There is a choice between several types of refinement and unrefinement :

  • by filtering error indications through a given threshold : all of the elements involving an error superior to the high threshold are split and all of those involving an error lower than the low threshold are unrefined. Then, splitting occurs again until mesh does not contain hanging nodes.
  • by filtering error indications through thresholds that depends on the error : all of the elements involving an error superior to the mean of the error with a shift are split. Then, splitting occurs again until mesh does not contain hanging nodes.
  • by filtering with percentage of elements. The x% of the elements with the highest error are split and the y% with the lowest errors are unrefined.
  • by only using the refinement process, filtering with an high threshold.
  • vice versa by only using the unrefinement process, filtering with a low threshold.
  • uniform; no error indicator is taken into account, and mesh is entirely split : every triangle is split into 4 sections, every quadrangle is split into 4 sections, every tetrahedron is split into 8 sections, every prism is split into 8 sections, and every hexahedron is split into 8 sections. Beware! The resulting mesh volume may be huge.

The error indicator

Most of the time, the error indicator is a real-value field defined by element. It is one of the results of the calculation software. The selection of the elements to be split is carried out by comparing the value of the indicator to a given threshold. HOMARD accommodates two extensions to this standard: an error indicator expressed on node and/or error indicator under integer form. Whenever the indicator is provided over a node, HOMARD assigns the highest error value encountered on the element nodes to each element. Whenever the indicator is under integer form, the convention is that 1 is for refinement requests and 0 for no action. There is no requirement to provide a value for each and every element: if no value is assigned to an element, HOMARD treats this element according to the preferences of the case.

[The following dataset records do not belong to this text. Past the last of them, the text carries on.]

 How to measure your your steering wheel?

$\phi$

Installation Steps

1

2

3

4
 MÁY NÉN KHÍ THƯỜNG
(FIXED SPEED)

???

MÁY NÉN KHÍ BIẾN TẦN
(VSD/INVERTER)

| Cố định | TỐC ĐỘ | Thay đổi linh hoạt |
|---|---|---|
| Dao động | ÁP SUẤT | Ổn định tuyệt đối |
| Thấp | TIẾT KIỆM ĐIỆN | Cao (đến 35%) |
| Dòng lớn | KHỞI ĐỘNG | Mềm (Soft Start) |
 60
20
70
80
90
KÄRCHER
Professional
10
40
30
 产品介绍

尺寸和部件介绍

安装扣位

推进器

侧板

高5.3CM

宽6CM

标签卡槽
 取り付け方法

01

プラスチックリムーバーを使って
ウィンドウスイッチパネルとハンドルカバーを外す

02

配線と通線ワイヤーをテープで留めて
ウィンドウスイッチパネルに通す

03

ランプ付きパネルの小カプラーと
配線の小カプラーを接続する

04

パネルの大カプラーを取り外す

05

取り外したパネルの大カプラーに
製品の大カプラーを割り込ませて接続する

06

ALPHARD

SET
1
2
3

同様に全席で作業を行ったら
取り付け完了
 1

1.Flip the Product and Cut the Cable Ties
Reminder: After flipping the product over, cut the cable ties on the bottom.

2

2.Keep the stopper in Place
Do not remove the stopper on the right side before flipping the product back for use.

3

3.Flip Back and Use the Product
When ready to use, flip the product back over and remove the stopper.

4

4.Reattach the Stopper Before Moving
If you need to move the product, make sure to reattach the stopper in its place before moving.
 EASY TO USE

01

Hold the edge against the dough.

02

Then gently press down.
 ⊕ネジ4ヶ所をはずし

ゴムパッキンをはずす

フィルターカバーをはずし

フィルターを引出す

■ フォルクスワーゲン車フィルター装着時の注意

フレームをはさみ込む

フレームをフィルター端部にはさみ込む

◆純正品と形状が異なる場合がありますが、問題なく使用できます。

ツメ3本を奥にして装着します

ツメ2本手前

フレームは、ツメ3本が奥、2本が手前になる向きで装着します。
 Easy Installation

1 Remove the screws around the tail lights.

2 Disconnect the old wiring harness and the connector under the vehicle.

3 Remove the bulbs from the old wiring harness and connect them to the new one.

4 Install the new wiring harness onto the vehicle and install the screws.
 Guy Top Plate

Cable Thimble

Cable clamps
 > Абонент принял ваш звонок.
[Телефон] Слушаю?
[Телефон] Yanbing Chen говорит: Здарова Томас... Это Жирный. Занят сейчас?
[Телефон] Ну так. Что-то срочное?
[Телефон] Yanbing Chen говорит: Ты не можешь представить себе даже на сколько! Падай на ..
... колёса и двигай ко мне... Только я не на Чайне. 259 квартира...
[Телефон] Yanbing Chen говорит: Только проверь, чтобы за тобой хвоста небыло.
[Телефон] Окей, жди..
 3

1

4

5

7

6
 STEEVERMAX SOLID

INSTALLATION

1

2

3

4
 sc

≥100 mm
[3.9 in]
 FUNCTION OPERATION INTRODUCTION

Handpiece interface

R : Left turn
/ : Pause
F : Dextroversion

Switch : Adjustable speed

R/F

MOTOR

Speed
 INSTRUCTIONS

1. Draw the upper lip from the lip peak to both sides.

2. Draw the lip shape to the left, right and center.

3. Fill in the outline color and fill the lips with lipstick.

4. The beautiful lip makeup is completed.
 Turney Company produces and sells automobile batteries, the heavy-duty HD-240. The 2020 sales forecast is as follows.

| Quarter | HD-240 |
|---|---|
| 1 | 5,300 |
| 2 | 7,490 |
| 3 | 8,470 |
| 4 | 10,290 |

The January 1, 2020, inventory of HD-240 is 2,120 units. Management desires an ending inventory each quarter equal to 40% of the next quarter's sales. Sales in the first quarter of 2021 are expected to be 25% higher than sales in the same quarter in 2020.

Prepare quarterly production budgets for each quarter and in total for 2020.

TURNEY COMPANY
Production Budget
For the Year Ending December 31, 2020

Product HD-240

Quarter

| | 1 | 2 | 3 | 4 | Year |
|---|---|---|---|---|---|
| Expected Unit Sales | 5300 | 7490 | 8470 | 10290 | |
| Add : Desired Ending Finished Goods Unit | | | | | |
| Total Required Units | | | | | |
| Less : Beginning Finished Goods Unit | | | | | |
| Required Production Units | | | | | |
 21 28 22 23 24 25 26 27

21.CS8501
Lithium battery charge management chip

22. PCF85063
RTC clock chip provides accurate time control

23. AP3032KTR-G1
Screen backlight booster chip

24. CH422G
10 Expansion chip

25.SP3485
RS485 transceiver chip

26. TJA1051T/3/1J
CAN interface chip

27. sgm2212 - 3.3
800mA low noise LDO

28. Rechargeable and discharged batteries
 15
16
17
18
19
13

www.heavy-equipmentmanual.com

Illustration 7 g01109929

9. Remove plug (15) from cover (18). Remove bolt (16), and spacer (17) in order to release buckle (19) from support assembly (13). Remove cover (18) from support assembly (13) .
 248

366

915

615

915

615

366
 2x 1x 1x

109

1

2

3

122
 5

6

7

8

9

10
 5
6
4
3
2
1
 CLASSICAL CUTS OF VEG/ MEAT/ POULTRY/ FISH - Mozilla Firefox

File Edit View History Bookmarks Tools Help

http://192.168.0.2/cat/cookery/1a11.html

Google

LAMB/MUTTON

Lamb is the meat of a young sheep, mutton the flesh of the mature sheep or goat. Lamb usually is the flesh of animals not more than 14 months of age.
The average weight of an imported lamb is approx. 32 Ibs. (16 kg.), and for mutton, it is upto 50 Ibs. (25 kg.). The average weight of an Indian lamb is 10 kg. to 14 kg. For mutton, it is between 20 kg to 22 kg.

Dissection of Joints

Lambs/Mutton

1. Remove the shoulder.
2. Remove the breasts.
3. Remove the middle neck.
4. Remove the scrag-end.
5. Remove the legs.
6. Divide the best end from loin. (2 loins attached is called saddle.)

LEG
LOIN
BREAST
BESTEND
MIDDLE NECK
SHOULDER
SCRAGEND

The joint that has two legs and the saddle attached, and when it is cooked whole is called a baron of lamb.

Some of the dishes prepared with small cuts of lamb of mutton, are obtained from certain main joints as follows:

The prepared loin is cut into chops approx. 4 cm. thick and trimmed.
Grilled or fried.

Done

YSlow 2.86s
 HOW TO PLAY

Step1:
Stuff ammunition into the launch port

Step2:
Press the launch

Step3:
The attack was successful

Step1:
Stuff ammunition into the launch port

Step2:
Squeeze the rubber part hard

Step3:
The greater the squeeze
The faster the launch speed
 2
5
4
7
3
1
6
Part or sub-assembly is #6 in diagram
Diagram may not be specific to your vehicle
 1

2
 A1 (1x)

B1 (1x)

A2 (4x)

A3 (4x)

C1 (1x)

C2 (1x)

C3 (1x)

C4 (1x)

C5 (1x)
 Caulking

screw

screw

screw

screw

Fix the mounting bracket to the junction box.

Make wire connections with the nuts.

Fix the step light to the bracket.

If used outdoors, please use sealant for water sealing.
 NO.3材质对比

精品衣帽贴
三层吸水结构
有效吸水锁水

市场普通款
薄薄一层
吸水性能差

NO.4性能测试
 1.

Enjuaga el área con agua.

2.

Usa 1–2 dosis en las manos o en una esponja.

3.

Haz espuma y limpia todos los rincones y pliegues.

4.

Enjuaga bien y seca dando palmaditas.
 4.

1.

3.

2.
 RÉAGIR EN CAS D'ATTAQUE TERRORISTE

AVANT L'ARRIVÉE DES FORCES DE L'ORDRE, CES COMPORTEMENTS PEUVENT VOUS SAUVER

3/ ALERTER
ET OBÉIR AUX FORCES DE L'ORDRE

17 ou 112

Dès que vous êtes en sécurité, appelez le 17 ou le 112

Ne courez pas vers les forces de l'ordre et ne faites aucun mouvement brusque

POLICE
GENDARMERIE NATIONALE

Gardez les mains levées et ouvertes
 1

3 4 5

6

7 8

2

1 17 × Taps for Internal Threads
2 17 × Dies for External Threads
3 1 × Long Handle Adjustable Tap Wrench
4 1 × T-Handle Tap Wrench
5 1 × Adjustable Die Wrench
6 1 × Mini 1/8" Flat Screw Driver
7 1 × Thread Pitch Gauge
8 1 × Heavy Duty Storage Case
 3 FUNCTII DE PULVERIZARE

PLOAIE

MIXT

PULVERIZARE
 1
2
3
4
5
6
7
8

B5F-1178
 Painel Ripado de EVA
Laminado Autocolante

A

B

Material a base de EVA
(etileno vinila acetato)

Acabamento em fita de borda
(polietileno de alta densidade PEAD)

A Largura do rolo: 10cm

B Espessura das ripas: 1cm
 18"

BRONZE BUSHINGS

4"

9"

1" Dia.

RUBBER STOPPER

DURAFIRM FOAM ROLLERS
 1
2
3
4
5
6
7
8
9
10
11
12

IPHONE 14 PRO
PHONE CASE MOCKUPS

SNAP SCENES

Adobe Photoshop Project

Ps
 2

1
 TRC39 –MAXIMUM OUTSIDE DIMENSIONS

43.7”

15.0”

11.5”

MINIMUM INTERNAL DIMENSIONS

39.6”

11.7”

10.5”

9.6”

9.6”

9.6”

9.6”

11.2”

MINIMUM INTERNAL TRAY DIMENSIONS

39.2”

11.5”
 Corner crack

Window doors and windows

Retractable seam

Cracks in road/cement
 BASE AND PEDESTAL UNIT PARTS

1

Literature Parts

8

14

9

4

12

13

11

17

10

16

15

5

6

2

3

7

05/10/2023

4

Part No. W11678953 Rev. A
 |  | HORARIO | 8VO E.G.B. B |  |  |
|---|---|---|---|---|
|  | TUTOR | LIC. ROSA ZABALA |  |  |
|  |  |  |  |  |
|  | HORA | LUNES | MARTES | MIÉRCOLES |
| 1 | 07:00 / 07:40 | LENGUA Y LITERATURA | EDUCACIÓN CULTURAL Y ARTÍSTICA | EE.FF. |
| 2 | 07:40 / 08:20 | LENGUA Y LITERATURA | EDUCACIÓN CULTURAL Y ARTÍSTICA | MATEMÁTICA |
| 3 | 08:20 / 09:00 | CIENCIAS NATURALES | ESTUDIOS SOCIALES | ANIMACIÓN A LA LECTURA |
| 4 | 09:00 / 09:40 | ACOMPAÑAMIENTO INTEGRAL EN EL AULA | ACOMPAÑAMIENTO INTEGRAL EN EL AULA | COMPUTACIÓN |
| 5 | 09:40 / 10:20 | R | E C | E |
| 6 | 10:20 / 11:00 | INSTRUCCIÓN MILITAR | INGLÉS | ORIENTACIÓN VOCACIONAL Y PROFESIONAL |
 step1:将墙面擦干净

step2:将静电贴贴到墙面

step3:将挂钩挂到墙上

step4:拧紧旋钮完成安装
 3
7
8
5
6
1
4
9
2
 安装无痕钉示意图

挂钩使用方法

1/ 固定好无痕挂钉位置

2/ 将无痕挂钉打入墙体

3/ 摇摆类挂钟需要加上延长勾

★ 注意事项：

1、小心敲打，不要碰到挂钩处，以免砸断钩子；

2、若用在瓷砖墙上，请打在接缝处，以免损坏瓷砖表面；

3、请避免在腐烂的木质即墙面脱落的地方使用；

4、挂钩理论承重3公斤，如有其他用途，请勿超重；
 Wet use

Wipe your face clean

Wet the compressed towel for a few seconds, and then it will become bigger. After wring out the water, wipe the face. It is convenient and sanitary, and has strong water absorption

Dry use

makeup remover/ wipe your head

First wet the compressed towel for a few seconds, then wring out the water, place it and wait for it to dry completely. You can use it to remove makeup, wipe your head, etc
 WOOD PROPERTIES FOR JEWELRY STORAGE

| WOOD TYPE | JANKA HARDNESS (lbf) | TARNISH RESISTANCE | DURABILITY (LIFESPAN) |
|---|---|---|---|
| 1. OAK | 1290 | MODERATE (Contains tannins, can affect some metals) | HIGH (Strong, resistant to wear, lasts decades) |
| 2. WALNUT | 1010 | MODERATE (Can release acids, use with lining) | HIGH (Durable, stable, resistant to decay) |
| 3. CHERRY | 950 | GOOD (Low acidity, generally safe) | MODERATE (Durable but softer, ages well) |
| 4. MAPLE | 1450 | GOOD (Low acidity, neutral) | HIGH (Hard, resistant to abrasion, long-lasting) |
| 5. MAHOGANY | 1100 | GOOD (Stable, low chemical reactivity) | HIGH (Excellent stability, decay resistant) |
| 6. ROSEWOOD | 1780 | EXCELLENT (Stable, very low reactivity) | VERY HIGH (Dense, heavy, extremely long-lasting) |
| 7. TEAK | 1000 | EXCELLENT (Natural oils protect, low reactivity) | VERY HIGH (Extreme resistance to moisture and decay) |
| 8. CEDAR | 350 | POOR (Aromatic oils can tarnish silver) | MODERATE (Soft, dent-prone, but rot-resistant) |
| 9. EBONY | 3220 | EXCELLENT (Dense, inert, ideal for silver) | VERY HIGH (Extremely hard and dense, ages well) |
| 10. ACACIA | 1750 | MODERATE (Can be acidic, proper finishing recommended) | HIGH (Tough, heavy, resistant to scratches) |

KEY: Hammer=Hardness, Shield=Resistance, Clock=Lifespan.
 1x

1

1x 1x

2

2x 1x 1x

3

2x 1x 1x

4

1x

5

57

The interpolation of the fields

HOMARD is able to update fields which are expressed over the mesh. Two cases are available :

  • If the field is expressed by nodes, HOMARD will produce a new field by node, following this method. When a node is active in both meshes, before and after adaptation, the field value is kept. If the node is new, the value of the field is obtained from its values over neighbours, interpolating the field according to the mesh degree and to the choice P1, P2 or iso-P2.
  • If the field is expressed as a constant by element, HOMARD will produce a new field by element. The method depends on the characteristics of the field: intensive, as a density, or extensive, as a mass. When the element is active in both elements, before and after adaptation, the field value is kept. If the element is produced by element cutting, the field value is the one of the parent element in the case ‘intensive’; it is the value with the ratio of the volumes of parent and child elements in the case ‘extensive’. If the element is produced by mesh coarsening, the field value is the mean value over the previous child elements in the case ‘intensive’; it is the sum of the values over the previous child elements with the ratio of the volumes of parent and child elements in the case ‘extensive’.

These updating techniques are based on scalar fields. If a vector field is transmitted to HOMARD through the MED files, each component is considered as a independent scalar field. Then, the new vector field is built, gathering all the new scalar components.